■ READING TEXT:
The young man’s parents said they were supporting their son’s decision to refuse medical treatment for religious reasons. They had said they would give chemotherapy a try, but they stopped after a single treatment when the chemicals made the boy sick.
Courts have been consistent in their rulings regarding the rights of children to medical care. Judges have ruled that even though adults might have the right to refuse such care on religious grounds, they do not have the right to deny that care to their children.
The California Supreme Court, for example, ruled that a mother could be prosecuted for involuntary manslaughter when her child died of meningitis. She had sought to heal the child through prayer, but prosecutors argued she should have sought medical treatment. The court made the ruling even though California law specifically exempts treatment by spiritual means from the definition of child neglect.
In the Minnesota case, the teenager’s mother took her son on a cross-country journey in an effort to protect him from a medical procedure she did not believe would make him well. She came home after her husband issued a public appeal and authorities promised she would face no criminal charges.

■ WHAT TO WORK ON:
Please continue the passage on parents who refuse medical treatment for their children on religious grounds, picking up after its final sentence.

■ EXTRACTED RECORDS:
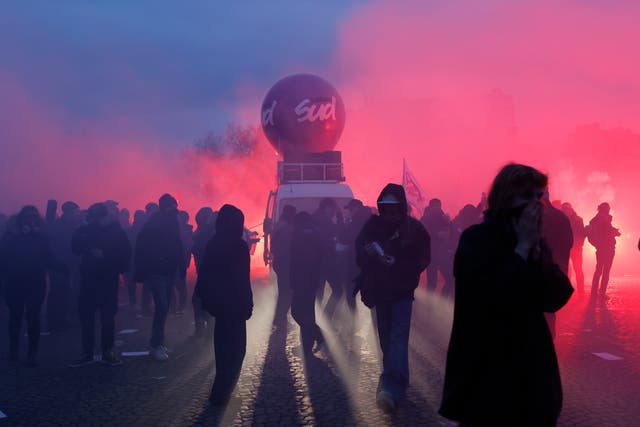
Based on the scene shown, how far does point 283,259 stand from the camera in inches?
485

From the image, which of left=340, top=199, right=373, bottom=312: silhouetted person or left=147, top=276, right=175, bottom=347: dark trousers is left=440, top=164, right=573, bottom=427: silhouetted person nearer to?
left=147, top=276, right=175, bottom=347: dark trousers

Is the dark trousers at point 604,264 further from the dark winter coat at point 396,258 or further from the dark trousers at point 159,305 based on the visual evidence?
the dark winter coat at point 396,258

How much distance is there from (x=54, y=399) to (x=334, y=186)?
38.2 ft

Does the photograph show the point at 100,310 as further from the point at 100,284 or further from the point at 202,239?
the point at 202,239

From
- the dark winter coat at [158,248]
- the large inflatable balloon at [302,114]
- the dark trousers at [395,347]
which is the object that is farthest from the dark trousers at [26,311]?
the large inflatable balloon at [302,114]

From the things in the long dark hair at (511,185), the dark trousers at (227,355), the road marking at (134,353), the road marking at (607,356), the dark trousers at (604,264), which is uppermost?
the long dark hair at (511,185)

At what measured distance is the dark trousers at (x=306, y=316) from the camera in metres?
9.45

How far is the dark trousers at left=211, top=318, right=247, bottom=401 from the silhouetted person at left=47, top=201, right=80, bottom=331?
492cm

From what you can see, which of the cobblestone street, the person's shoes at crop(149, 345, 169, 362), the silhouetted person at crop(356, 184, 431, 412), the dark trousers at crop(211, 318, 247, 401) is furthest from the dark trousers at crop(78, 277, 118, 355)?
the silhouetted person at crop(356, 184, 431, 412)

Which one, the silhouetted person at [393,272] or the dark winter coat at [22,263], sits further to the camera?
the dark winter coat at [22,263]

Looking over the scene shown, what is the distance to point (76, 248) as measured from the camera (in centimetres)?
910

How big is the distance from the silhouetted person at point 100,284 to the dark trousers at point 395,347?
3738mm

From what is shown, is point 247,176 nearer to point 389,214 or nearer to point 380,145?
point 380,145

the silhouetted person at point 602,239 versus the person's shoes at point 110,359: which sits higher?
--
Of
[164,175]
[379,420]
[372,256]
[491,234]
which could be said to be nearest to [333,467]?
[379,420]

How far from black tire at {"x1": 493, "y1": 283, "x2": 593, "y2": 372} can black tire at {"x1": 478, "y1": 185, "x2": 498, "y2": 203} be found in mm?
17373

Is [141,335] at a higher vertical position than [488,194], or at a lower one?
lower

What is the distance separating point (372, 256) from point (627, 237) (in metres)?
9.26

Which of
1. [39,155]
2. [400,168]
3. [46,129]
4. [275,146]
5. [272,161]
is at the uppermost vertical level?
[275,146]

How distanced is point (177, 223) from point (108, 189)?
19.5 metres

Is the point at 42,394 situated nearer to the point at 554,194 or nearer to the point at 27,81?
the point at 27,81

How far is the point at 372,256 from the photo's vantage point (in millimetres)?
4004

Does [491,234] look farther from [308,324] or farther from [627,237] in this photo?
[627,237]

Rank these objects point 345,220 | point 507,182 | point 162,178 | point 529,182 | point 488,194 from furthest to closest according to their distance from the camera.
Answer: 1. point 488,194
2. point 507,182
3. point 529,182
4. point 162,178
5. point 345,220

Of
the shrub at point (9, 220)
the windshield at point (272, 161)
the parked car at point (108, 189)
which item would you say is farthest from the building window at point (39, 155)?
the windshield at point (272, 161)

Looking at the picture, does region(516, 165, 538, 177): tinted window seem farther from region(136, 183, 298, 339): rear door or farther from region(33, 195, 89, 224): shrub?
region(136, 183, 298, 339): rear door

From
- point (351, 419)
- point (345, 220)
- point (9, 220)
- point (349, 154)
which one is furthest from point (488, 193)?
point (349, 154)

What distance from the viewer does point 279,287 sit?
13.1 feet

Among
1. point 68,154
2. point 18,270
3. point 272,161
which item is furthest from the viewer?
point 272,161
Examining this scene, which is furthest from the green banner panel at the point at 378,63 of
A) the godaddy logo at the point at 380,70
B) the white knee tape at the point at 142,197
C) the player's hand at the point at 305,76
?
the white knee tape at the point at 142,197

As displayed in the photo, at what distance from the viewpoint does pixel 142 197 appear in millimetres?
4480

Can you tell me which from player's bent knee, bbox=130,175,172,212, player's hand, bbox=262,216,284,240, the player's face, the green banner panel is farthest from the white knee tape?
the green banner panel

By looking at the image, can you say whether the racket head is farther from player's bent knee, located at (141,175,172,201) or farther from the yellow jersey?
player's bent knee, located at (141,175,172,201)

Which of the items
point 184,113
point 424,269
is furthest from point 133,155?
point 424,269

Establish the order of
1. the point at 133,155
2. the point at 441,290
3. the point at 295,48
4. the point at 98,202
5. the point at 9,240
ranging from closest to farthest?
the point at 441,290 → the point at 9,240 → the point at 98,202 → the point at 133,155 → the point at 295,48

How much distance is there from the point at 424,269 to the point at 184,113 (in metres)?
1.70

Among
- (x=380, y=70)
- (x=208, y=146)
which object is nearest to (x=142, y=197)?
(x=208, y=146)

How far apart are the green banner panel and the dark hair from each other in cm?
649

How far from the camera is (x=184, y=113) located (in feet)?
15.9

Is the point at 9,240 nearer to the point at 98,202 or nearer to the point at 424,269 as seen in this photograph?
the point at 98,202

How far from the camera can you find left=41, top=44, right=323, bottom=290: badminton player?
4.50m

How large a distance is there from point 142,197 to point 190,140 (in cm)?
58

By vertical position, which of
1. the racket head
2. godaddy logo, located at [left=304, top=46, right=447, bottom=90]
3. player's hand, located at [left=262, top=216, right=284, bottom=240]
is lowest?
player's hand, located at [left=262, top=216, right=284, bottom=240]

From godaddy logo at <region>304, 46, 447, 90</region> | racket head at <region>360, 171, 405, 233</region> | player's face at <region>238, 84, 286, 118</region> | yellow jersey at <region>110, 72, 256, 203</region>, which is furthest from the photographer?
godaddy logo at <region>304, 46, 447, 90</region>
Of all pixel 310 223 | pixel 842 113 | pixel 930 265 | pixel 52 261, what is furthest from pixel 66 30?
--
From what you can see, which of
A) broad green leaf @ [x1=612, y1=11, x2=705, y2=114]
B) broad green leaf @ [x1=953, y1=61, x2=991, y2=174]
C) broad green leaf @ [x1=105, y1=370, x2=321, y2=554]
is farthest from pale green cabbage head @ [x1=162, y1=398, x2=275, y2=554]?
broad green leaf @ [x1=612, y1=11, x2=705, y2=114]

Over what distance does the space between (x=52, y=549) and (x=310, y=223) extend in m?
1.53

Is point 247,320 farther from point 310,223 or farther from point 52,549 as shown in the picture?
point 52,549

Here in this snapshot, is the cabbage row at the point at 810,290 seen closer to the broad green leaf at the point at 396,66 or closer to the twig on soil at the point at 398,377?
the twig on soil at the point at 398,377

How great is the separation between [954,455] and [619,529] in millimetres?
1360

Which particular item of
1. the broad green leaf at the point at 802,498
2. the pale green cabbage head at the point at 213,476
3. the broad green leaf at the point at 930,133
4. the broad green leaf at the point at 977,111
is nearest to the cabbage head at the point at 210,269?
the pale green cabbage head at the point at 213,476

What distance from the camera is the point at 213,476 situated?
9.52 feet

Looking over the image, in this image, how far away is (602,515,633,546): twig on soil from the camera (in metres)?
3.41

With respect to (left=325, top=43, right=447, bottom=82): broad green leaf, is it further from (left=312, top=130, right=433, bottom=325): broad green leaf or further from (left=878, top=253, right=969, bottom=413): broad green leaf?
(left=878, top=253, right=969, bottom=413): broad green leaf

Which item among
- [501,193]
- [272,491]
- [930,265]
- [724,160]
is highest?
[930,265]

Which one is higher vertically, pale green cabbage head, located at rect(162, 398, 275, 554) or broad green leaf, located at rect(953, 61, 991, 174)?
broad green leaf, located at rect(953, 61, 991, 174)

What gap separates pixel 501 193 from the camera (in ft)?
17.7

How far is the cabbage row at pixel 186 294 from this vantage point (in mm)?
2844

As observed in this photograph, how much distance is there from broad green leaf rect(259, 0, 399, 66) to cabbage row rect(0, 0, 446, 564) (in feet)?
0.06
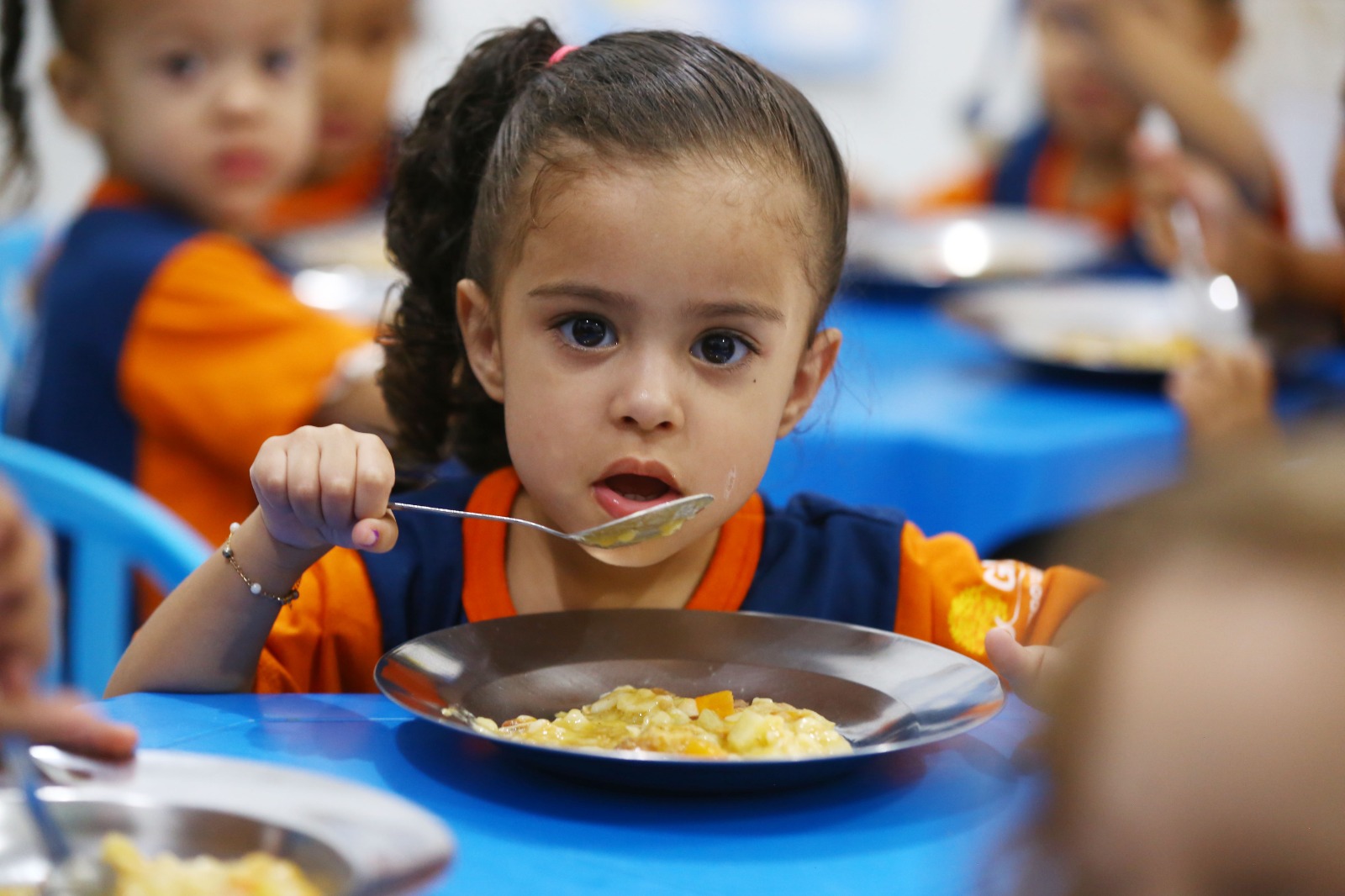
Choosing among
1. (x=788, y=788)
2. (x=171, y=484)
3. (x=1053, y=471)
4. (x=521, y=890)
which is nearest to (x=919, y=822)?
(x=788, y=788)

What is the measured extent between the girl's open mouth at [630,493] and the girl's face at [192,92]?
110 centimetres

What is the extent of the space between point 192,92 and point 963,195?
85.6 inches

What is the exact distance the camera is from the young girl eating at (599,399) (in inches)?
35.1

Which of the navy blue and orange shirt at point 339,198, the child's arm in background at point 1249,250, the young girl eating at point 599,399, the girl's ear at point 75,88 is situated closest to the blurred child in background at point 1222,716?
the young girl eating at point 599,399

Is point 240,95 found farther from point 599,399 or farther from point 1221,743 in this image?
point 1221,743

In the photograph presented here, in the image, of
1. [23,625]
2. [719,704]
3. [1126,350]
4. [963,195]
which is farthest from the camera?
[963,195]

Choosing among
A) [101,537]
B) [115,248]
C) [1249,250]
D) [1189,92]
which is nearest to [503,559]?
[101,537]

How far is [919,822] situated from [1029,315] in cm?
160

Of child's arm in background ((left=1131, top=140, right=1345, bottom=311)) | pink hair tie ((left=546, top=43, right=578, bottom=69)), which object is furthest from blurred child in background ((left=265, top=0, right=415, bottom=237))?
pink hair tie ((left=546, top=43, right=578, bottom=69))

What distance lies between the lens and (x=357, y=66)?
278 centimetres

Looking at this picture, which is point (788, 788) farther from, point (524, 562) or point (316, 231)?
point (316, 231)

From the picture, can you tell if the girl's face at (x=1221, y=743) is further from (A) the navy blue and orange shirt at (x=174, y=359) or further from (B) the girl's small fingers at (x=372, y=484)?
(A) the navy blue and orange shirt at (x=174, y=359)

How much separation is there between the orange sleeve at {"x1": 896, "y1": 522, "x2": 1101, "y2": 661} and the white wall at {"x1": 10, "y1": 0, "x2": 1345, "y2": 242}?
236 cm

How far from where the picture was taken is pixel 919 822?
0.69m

■ EXPECTED ANSWER:
Physicians say the boy has a 90 percent chance of survival with chemotherapy. Without it, they say, his chances would have been 5 percent.
Perhaps most of us agree with the judges in finding that the parents in these cases are wrong. Children are too young to decide for themselves, and they should not be allowed to die simply because their parents are too stubborn to allow medical science to work its wonders.
It’s a compelling argument.
Placing ourselves in the shoes of these parents, we might have chosen differently. Perhaps we would throw everything we could find at the disease. Trying both prayer and medical science, both the traditional and the experimental.
Still, we are left to ponder how we would react if the roles here were reversed. What if the folks who question medical science were in the majority? Would we be willing to have their judgment imposed on us?